**SHORT EXERCISE:** Reproduce, word for word, the part of the seminar passage that opens with the words containing "In essence, our" and closes with "experiences in future.".

**PROVIDED PASSAGE:**
════

In essence, our results indicate a nuanced divergence in listener preferences and sensitivities to binaurally presented music based on their expertise in music and audio production. This insight has valuable implications for tailoring binaural rendering approaches to cater to the distinct needs and expectations of different listener groups, thereby contributing to the refinement and optimization for binaurally presented musical experiences in future.

Biography

Sungyoung Kim received a B.S. degree from Sogang University, Korea, and Master of Music and Ph.D. from McGill University, Canada.

Currently he works for Korea Advanced Institute of Science and Technology (KAIST) and Rochester Institute of Technology (RIT) as an associate professor. His research interests include enjoyable auditory environment based on a multichannel audio system, virtual reality audio, rehabilitation of listening experience, auditory training, cross-cultural comparison of listening experience and virtual acoustics. He wrote book chapters for two books on immersive sound production and reproduction: the Immersive Audio (Focal Press) and 3D Audio (Contextual). Prior to joining academia, Dr. Kim worked for Korean Broadcasting System (KBS) as a recording engineer where he produced CDs and for Yamaha Corporation as a research associate where he researched human-factors for music and listening experiences. He was a visiting research professor at Kyoto University (Japan) through the JSPS Invitational Fellowship for Research in Japan (2019). His current research interests are rendering and perceptual evaluation of spatial audio, digital preservation of aural heritage, AI for audio, and auditory training for hearing rehabilitation.

Yong-Hwa Park

Associate Professor of Department of Mechanical Engineering, KAIST, South Korea

“Human Auditory System-Inspired Sound Event Detection and Localization for Humanoid Robot Applications”

Abstract

Pursuing intelligent machines that recognize human’s condition and surrounding events autonomously, this seminar focuses on sensing and recognition of events in intelligent machine systems by means of sound. This seminar covers recent research outcomes including environment-robust acoustic event detection and source localization based on the human auditory system knowledge and the state-of-the-art deep learning algorithms as follows:

Targeting robust acoustic event detection against harsh listening condition such as reverberation, background noises, and multiple sources, we focus on sound classification and localization incorporated with specialized acoustic signal featuring, massive data augmentation, and dedicated AI algorithm suitable for non-stationary practical problems, which humanoid robots may easily encounter. For the acoustic signal featuring, in-depth functional analysis of human auditory system is carried out via time-frequency-spatial analysis to mimic the human organ’s behavior including Head Related Transfer Function (HRTF), various auditory filters and auditory cortex neural responses, e.g., Spectro-Temporal Receptive Field(STRF).

════

**MATERIAL:**
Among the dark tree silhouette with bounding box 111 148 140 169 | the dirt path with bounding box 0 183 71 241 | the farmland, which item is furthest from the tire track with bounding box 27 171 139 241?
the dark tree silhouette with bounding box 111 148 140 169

════

**SOLVED EXERCISE:**
In essence, our results indicate a nuanced divergence in listener preferences and sensitivities to binaurally presented music based on their expertise in music and audio production. This insight has valuable implications for tailoring binaural rendering approaches to cater to the distinct needs and expectations of different listener groups, thereby contributing to the refinement and optimization for binaurally presented musical experiences in future.